Directed Palladium Catalyzed Acetoxylation of Indolines and Enantioselective Total Synthesis of (–)-Voacinol and (–)-Voacandimine C

I. Directed Palladium Catalyzed Acetoxylation of Indolines. Total Synthesis of N-Benzoylcylindrocarine We describe a palladium catalyzed C7-acetoxylation of indolines with a range of amide directing groups. While a variety of substituents are tolerated on the indoline-core and the N1-acyl group, the acetoxylation is most sensitive to the C2- and C6-indoline substituents. The practicality of this indoline C7-acetoxylation is demonstrated using a cinnamamide substrate on mmol-scale. Several N1-acyl groups, including those present in natural alkaloids, guide C7-acetoxylation of indoline substrates over a competitive C5-oxidation. The application of this chemistry allowed for the first synthesis of N-benzoylcylindrocarine by late-stage C17-acetoxylation of N-benzoylfendleridine. II. Total Synthesis of (–)-Voacinol and (–)-Voacandimine C We describe the first total synthesis of complex aspidosperma alkaloids (–)-voacinol and (–)-voacandmine C via a biogenetically inspired late-stage C7-methylenation strategy.
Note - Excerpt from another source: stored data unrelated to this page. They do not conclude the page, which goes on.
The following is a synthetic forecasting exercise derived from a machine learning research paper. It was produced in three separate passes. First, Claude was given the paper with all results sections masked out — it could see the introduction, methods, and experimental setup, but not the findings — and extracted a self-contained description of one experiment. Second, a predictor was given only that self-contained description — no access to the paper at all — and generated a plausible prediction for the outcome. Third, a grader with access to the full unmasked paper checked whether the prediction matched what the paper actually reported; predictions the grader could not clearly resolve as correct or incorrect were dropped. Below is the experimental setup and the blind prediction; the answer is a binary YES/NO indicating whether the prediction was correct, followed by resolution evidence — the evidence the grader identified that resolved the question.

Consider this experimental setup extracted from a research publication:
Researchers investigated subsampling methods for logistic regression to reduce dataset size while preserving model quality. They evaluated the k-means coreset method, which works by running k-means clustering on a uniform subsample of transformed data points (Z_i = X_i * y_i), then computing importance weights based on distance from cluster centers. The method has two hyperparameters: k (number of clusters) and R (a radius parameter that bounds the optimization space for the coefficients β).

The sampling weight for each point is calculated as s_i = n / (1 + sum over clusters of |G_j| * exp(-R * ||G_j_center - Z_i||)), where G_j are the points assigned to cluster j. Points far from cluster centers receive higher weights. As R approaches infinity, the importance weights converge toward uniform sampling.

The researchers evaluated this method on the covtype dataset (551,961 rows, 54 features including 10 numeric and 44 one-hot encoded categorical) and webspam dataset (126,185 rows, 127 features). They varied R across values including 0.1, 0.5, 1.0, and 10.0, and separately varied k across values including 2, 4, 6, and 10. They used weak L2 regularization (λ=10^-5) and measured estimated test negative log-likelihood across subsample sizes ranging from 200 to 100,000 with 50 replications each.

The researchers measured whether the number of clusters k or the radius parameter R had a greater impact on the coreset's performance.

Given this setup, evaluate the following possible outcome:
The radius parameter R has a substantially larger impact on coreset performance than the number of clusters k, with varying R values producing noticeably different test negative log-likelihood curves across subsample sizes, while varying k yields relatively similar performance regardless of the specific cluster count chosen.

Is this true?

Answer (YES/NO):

We envisioned rapid access to these natural alkaloids from a common symmetrical precursor assembled by methylenation of a D-ring oxidized variant of the related natural product (–)-deoxoapodine. Chemoselective N9-oxidation of a pentacyclic deoxoapodine precursor enabled the synthesis of the corresponding hexacyclic C8-aminonitrile. Stereocontrolled methylenation of a C8-enamine derivative of deoxoapodine, accessed by ionization of the C8-aminonitrile, afforded a symmetrical dodecacyclic bis-aminonitrile. Final-stage biogenetically inspired controlled reductive opening of the oxolanes of this dodecacyclic intermediate provided a unified approach to (–)-voacinol and (–)-voacandmine C, while direct reduction of the same intermediate afforded structurally related (–)-methylenebisdeoxoapodine.